Only one week later a man was
caught having sex with his garden table, the kind with a hole in the middle for
a parasol.
‘More painful than fun,’ my
husband said, holding his crotch.
We are apprentice journalists, my
husband and I. We met at Southbank University, which has the worst record for
out-of-work graduates. We think that’s why they took us. Good students didn’t
apply. If you can’t be clever, be cunning. That’s what I say.
‘Have you worked out what these
stories have in common?’ I looked at him slyly.
‘Sex,’ he said.
‘And gardens. Each of these guys
was in his garden. Alone.’
‘Alone but for an audience. Both
gardens were opposite primary schools.’
‘In lower class areas.’
‘Lots of drinking, unemployment.’
‘Wives out doing cleaning jobs or
catering in schools.’
‘Scope for research?’ my husband
asked.
It was his idea to rent a van and
paint a logo: Pete’s Repairs. Hidden in our van,
we staked out gardens in front of primary schools.
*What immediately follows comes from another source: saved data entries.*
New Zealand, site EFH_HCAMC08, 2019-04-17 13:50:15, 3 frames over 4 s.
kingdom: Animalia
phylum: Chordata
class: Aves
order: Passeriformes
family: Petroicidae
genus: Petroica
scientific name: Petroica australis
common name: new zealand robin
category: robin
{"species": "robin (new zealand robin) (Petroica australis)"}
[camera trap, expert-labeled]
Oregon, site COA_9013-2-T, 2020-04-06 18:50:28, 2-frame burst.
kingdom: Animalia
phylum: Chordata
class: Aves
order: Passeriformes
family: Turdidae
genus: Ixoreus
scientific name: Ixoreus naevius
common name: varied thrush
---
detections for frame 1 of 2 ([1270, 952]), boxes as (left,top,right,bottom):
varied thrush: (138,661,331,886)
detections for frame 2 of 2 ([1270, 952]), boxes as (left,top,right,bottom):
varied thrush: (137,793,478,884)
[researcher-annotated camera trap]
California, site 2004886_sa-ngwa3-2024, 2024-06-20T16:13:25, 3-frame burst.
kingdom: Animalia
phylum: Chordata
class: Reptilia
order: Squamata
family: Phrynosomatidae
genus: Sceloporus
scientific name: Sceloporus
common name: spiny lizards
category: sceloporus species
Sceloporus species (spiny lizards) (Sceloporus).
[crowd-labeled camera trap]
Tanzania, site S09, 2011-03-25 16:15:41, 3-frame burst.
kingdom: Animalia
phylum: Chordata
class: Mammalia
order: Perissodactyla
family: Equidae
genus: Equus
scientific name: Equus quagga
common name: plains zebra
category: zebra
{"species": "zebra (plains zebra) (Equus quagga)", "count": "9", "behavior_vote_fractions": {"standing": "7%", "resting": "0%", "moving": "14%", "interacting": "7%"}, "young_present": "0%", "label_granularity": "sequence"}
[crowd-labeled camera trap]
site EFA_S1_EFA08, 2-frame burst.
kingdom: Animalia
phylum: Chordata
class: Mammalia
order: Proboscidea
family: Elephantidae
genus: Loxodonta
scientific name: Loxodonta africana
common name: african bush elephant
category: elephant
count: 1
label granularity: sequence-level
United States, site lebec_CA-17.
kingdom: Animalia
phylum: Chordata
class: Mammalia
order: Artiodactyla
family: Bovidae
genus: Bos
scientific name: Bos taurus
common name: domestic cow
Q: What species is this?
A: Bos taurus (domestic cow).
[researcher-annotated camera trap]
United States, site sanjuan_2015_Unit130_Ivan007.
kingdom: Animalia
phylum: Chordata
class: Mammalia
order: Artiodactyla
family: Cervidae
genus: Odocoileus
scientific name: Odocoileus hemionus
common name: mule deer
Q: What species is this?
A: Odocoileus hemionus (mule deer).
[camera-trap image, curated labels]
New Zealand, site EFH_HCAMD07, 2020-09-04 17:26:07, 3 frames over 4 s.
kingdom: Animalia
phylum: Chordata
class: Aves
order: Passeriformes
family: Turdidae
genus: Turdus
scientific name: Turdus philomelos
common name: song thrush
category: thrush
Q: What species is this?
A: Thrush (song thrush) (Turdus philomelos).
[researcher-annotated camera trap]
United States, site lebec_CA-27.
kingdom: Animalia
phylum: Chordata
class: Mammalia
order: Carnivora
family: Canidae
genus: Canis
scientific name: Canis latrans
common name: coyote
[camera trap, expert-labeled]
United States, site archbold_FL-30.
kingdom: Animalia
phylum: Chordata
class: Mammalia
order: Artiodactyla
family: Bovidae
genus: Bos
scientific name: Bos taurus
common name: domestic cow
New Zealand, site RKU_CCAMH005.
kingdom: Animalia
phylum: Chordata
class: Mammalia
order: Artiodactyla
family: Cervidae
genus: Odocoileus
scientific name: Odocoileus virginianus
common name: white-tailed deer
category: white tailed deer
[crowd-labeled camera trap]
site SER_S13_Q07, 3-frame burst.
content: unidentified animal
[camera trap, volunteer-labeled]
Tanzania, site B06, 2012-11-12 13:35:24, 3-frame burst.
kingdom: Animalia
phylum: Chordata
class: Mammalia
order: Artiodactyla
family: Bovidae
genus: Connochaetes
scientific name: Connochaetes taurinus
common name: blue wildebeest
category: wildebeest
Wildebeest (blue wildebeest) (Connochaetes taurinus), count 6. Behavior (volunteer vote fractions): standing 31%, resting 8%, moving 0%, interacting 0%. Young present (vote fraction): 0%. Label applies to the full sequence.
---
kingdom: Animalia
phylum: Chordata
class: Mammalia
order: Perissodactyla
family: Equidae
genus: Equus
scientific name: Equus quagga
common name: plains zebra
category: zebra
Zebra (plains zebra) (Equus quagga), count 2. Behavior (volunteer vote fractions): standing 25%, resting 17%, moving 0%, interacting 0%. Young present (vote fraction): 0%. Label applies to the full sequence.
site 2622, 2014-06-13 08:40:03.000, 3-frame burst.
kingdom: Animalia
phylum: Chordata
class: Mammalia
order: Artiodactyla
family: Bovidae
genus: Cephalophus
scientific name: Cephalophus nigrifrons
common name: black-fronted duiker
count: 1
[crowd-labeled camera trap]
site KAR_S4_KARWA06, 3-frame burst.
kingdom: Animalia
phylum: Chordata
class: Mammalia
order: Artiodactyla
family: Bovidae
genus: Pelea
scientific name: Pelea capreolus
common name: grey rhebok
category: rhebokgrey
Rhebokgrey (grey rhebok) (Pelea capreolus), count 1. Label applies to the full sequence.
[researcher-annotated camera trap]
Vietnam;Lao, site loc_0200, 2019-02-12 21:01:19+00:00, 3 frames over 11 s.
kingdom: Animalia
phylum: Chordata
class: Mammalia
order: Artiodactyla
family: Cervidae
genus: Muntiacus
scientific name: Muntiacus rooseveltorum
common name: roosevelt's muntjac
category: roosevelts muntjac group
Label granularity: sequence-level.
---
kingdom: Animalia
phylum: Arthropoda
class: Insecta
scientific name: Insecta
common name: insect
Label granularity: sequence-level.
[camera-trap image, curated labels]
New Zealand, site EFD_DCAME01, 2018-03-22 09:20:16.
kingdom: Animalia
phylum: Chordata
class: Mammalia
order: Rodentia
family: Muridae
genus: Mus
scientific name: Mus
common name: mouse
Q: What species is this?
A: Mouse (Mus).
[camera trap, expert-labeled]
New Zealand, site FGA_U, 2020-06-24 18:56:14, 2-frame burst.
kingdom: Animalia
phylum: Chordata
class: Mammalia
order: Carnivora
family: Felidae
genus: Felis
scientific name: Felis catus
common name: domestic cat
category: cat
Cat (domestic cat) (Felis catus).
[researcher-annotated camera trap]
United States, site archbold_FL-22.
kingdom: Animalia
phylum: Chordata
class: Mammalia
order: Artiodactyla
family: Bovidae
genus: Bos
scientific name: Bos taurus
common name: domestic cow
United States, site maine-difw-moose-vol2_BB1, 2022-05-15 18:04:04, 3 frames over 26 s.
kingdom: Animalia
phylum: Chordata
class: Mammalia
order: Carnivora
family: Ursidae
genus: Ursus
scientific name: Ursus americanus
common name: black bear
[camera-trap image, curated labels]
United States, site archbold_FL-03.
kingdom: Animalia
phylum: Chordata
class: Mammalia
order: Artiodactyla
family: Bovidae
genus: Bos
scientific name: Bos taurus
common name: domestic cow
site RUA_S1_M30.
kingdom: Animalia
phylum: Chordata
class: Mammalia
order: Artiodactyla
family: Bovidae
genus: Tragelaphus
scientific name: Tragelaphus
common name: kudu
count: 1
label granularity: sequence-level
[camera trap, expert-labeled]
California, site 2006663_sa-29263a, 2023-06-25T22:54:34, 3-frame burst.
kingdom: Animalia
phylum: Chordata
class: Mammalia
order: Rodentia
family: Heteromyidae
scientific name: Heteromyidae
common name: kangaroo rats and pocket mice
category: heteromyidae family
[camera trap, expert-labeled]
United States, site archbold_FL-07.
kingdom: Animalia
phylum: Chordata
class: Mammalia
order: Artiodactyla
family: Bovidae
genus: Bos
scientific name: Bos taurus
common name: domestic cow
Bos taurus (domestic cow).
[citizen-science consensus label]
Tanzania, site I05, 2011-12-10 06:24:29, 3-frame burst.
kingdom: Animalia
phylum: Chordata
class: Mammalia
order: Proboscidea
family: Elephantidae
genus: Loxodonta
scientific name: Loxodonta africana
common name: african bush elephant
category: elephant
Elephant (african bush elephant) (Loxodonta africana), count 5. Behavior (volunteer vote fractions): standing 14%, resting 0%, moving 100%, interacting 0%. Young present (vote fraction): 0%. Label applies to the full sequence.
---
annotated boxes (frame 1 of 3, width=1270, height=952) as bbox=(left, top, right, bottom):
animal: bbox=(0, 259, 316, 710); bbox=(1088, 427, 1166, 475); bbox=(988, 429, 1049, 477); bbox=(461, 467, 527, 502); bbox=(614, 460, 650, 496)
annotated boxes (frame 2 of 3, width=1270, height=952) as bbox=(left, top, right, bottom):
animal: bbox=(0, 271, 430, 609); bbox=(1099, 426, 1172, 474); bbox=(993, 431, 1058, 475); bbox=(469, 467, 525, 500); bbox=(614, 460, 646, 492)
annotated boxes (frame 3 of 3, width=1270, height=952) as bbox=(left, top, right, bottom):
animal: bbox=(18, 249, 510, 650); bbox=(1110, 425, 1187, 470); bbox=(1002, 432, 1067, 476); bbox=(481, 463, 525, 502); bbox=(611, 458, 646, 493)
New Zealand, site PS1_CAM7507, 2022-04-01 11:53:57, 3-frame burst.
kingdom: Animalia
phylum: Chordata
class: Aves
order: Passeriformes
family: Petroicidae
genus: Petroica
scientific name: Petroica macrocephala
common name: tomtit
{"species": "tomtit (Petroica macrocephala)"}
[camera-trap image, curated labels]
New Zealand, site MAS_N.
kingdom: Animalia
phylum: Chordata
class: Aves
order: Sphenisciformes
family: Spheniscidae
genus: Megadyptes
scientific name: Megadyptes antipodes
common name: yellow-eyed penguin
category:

‘If we can find a story,’ he
said, ‘it could lead to great things.’
Six months we spent observing.
Meanwhile someone exposed himself
on Big Brother and we wrote the story. A c’leb interrupted Hamlet with a major
fart and stood up for a round of applause - we wrote that one too. A politician
was caught bonking a male model in a public toilet in Kensington. We churned
out just enough silly stories to pay our bills and when we didn’t have a true
one, we made one up. No one cares if these stories are true as long as they are
entertaining.
Six months in that van but still
no big story. No fame. No contracts. No riches.
I looked at my husband with
criminal intent. ‘We’re going to set this up.’
We convinced IKEA we were doing a
fashion shoot. They loaned us deckchairs, a wrought-iron bench; a string
hammock and a barbecue. We hired would-be porn actors and took photos – never, never when children would see, of course.
It worked a dream. We became
famous and rich. Well, we could afford restaurants and holidays if we flew
Ryanair to Majorca without hold luggage. And then one day the actors didn’t
turn up and we decided to photograph ourselves.
‘It was a stupid decision,’ my
husband said, when the police arrived.
‘It truly was,’ I said when we
were condemned in court.
But it wasn’t. Our sentences were
suspended because we had been careful not to do anything where the public would
see. And both the Mail and the Sun offered us contracts.
By Joy Manné
Ha ha! An indictment of our times... or an endorsement? Nicely done, Joy.